─── Text ───

How much will a new construction home *really* cost you in Denver?
Mariel chats about the "all-in" price of a Lennar, a Brookfield, and other builder homes
Parkwood's model home in Littleton's Sterling Ranch master-planned community
You’ve probably noticed homebuilders market the price of their new homes in a rather vague way.
You might see Lennar’s website say a floorplan “Starts in the low $500,000s.”
Maybe you’ve seen a Taylor Morrison ad on a billboard that says: “Priced from $600K.”
So what’s the real “all-in” price?
If you chat with a builder’s sales representative, they'll likely give you a general ballpark number in terms of what their homes actually cost after lot premium, base price, and upgrades. They might even give you a range and say something like "Most of our buyers of this floorplan close around $700K." But they almost never give you an exact price.
So how much does a Parkwood, Lennar, Tri Pointe, Taylor Morrison, Dream Finders, Brookfield, or Richmond *really* cost in Littleton’s Sterling Ranch and other new home communities around the Denver metro?
Here’s how to price out a new construction home in many new construction master-planned communities in Colorado:
(1) base cost
(2) lot premium
(3) structural upgrades
(4) design upgrades
(5) lender and other incentives
= All-in home cost.
In this video I walk through a Parkwood model home and chat pricing in detail:
Mariel chats about new home pricing in a Parkwood home
Going back to our formula, you our your realtor can get (1), (2), and (5) from your builder.

─── Recorded information ───

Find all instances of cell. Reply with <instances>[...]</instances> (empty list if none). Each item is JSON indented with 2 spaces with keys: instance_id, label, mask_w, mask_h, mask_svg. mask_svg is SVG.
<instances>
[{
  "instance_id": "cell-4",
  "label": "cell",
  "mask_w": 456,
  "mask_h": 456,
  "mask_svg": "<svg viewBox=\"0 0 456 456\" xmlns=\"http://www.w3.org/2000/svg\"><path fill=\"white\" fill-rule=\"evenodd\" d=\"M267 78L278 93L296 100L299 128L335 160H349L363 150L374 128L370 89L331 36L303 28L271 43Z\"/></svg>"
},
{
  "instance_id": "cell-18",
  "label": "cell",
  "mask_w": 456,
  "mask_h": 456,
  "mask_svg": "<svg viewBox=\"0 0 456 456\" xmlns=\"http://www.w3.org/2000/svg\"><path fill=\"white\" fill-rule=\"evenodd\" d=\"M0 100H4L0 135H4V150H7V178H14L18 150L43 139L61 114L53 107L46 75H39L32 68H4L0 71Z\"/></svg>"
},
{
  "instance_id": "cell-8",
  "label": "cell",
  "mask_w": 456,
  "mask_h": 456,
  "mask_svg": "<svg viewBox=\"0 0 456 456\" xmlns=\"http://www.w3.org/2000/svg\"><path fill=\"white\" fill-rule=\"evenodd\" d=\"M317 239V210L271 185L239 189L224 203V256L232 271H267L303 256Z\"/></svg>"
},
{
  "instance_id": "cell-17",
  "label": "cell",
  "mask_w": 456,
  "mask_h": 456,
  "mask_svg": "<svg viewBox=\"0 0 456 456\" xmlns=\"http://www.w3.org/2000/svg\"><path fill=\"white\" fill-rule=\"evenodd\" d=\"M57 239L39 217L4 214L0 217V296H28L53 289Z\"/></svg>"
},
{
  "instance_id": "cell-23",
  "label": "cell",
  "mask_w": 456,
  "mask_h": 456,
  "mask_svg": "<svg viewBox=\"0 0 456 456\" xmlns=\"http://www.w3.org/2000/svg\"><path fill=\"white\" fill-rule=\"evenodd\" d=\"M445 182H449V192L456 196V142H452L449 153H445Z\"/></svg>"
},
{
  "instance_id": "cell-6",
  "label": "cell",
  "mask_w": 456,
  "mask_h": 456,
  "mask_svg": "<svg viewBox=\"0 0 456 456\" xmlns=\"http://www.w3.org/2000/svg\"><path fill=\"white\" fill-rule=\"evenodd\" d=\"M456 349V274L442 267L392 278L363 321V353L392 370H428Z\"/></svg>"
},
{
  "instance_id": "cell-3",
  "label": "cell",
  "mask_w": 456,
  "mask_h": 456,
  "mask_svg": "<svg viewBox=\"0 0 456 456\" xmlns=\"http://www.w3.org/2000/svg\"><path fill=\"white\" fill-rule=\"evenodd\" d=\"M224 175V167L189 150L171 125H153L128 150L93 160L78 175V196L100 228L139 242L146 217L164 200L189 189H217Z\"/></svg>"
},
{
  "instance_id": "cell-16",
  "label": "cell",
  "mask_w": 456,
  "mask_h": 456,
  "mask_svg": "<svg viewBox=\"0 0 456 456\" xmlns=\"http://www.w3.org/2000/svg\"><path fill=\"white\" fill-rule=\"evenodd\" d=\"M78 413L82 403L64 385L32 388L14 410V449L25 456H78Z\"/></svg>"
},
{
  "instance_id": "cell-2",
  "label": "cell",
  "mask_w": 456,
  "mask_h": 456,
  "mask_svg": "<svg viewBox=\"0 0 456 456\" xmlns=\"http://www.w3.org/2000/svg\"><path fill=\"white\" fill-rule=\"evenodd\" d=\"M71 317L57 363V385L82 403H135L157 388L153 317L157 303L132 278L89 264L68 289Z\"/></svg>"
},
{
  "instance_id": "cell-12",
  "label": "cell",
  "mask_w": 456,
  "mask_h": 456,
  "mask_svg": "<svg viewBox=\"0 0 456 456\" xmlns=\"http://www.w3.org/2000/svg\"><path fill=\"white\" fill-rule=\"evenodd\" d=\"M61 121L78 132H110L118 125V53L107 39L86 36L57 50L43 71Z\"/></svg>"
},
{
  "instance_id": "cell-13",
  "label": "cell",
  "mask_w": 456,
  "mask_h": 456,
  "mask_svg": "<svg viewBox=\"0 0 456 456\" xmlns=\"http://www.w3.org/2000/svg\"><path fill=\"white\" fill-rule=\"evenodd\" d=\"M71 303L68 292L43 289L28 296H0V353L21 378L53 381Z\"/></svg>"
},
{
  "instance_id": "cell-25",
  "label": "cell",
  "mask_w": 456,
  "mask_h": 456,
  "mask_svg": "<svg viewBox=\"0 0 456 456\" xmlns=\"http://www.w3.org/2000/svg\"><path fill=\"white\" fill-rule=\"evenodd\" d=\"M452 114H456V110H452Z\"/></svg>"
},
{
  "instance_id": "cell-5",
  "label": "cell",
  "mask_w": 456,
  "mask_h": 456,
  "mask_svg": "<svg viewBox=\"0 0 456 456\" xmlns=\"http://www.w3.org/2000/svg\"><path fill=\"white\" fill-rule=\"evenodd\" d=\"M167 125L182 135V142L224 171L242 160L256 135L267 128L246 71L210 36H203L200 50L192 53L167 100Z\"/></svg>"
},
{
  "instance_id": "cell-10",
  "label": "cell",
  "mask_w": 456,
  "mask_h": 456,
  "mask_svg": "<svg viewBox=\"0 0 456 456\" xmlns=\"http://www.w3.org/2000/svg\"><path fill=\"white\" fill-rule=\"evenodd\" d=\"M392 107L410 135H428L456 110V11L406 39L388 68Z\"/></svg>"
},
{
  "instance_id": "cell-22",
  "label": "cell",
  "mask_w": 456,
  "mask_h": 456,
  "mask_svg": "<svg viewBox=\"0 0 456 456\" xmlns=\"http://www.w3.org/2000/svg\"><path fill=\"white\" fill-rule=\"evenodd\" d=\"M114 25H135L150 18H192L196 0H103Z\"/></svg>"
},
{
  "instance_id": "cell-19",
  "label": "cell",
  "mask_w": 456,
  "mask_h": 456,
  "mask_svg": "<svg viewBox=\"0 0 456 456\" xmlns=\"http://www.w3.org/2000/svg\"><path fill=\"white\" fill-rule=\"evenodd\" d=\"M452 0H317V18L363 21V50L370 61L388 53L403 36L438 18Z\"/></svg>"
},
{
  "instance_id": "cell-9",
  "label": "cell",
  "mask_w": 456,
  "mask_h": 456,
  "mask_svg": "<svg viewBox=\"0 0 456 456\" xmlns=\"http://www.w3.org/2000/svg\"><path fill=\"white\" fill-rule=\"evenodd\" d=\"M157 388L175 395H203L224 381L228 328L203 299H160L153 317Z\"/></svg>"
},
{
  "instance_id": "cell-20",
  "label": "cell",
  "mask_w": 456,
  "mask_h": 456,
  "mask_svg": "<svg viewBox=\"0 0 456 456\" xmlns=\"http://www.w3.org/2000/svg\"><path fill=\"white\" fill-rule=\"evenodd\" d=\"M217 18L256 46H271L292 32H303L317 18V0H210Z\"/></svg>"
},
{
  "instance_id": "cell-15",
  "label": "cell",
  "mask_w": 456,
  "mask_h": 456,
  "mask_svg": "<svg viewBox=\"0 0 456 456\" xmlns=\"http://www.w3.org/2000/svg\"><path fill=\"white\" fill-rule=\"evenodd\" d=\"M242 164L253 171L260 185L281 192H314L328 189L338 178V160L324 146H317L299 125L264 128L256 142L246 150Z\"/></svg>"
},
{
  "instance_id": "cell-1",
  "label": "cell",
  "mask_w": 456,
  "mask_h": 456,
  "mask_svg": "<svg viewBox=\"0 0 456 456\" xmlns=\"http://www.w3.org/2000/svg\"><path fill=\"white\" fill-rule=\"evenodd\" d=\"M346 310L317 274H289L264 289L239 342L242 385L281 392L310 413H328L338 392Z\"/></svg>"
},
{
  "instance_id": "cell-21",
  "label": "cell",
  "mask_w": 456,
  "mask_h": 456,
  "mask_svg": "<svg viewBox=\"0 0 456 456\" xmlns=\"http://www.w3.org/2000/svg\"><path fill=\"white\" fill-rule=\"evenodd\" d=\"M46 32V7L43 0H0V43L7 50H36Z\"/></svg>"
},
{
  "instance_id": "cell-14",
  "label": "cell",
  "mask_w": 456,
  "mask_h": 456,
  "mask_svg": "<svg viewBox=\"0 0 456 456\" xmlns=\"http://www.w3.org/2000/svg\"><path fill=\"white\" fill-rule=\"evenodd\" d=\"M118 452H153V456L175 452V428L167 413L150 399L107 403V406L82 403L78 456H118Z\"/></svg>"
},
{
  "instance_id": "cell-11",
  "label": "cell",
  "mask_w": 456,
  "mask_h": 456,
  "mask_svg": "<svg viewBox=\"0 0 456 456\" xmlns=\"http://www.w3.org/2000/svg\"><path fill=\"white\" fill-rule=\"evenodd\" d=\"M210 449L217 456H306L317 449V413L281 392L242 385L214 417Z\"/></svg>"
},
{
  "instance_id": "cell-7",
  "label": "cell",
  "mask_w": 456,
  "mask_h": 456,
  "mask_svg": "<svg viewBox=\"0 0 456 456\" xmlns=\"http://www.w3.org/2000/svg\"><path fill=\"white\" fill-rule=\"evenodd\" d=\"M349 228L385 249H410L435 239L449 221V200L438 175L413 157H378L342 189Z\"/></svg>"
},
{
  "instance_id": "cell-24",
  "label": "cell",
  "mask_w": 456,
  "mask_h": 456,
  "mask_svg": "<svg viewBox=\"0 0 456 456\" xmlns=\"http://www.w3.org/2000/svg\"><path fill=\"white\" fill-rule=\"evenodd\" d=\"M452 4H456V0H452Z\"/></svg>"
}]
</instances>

───

▶ _To be done_:
1. Decide whether each statement agrees with the Denver home pricing text. Answer yes or no, and quote the words from the text that settle it.
(a) A builder's website might describe a floorplan as starting in the low $500,000s.
(b) Builder sales representatives usually give buyers an exact price.
(c) The pricing formula has four parts that add up to the all-in home cost.
2. Echo the part of the Denver home pricing text that opens with the words containing "So how much" and closes with "the Denver metro?".

▶ _Expected responses_:
1.
(a) Yes: "You might see Lennar’s website say a floorplan “Starts in the low $500,000s.”"
(b) No: "But they almost never give you an exact price."
(c) No: "(5) lender and other incentives"

2.
So how much does a Parkwood, Lennar, Tri Pointe, Taylor Morrison, Dream Finders, Brookfield, or Richmond *really* cost in Littleton’s Sterling Ranch and other new home communities around the Denver metro?